### What is being asked
Rewrite the entries from the line containing "From the photograph" through the end of the entries, inclusive, with the requests unchanged. In the answers, increase every number (distances and point coordinates) by 91.

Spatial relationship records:
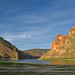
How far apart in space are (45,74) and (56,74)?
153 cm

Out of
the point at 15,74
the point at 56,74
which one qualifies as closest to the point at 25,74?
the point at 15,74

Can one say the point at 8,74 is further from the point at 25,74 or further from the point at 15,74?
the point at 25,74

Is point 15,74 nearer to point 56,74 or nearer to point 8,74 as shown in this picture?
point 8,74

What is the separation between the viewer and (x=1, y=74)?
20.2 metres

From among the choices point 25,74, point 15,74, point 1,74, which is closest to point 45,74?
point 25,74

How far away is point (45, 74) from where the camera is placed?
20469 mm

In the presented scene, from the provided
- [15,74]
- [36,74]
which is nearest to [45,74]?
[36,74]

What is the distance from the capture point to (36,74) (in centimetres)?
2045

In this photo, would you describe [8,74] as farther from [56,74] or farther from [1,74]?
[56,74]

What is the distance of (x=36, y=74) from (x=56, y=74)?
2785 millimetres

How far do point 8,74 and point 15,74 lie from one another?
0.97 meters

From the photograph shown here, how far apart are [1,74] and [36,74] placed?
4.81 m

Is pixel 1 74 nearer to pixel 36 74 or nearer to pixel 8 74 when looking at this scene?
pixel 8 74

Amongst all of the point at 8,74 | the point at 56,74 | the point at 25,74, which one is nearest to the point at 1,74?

### Finished exercise
From the photograph shown here, how far apart are [1,74] and [36,74] placed?
95.81 m

Is pixel 1 74 nearer to pixel 36 74 or nearer to pixel 8 74 when looking at this scene?
pixel 99 165

Amongst all of the point at 8,74 | the point at 56,74 | the point at 25,74, which one is nearest to the point at 1,74?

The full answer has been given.